Over the next days Jinot learned that Jim Sillyboy was a renowned burn healer, that people came to him from far distances, bringing children scalded with hot oil, drunks pulled from fireplaces, woodsmen trapped in burning shanties, farmers half-roasted in flaming barns, and now he tended five from the Miramichi fire. This wikuom, and three others like it, were special healing places. Jim Sillyboy’s son Beeto helped him with the burned people.
“Long time burn pain. Long time.”
His two other sons, he said, spent much time roaming in search of bee trees, for honey was essential for treating burns. “Use much honey.” He took no pay for his services though he was poor.
“Kji-Niskam say one, spirit place. Black robe say brothers, help, do good.” His unease in speaking English showed in his rough sentences.
Slowly Jinot learned that many of the people in Indiantown were poor and miserable, so poor that there was not enough food. The old hunting places and the game had been destroyed, the salmon rivers clogged with logs, bark and sawdust from mills. Now, said Sillyboy, his people talked of changing Mi’kmaw ways, of growing gardens like the whites so at least there would be food.

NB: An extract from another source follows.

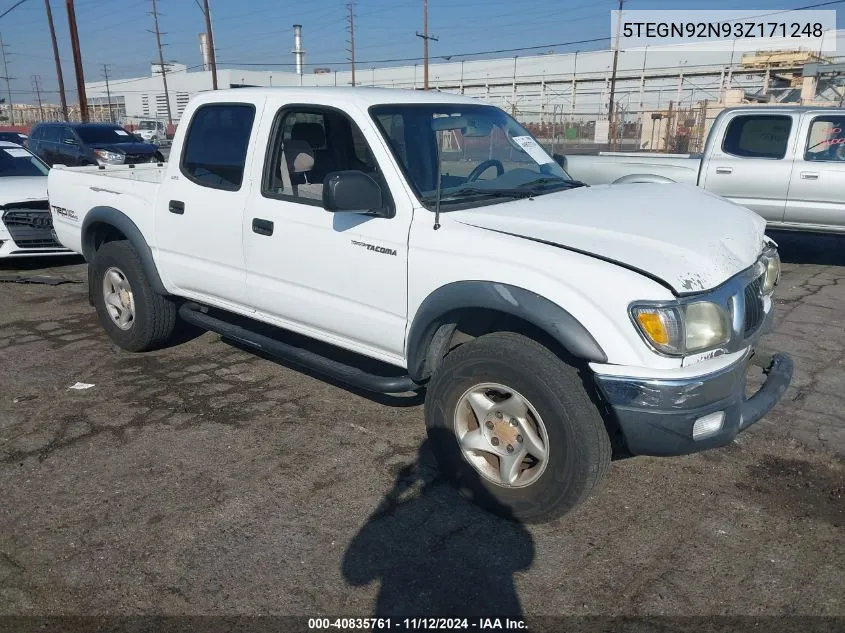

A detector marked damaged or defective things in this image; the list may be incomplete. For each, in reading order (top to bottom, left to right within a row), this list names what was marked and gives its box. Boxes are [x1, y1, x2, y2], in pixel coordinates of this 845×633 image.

cracked asphalt [0, 228, 840, 624]
front bumper damage [592, 348, 792, 456]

“Our chief go London, speak king. Ask how make jardin. We never know this. We try.”
Were the Mi’kmaq now embracing even more doings of the white men? Jinot thought suddenly of Amboise, his embittered brother who liked saloons best in the white man’s culture if he had to like anything. And Martel, what of their comrade Joe Martel? Did the fire reach Bartibog? When Jim Sillyboy came in the evening Jinot asked him for information.
“Can no one tell me about the fire? You say it burned up New Brunswick? Could not burn up all New Brunswick. Très big place, many rivières,” he said, hauling out a few French words.
“I hear all burn. I look somebody. For tell you. Maybe find
that man you bring.”
The next day Sillyboy gently cleaned the honey from his legs. He rolled Jinot on his side, said the back of the right leg was the worst.
“Big scar come you, I think.”
This meant nothing to Jinot. Scars were common, scars didn’t kill you. Scars were the proofs of survival. But as the weeks and months went on he discovered their cruelty. The cicatrices made him a walking dead man, for the scarred back of his right leg contracted painfully and made it almost impossible for him to walk. When he tried, it was to hobble with tremendous pain and he could manage only a few steps. The scar froze his leg in an unnatural position.
All through the winter he lay in the wikuom. Early in his recovery, when Jim Sillyboy examined the itchy healing wounds, he explained in words and gestures that the scar was “too enfant” for his special massage that would make it a little softer and more flexible. Beeto would do this—it was his skill. He would use a special salve Jim Sillyboy compounded of the mila-l’uiknek, the seven kinds of healing herbs, roots, bark and needles. He made another good salve of beaver fat and the gum of kjimuatkw, the white spruce. And there were useful decoctions and teas which he would teach Jinot to make himself from the good ingredients. For the scar was now his master and it would demand a lifetime of care. The fire had been the salient point of his life. He had an absolute knowledge that nothing—nothing—would ever be as it had been.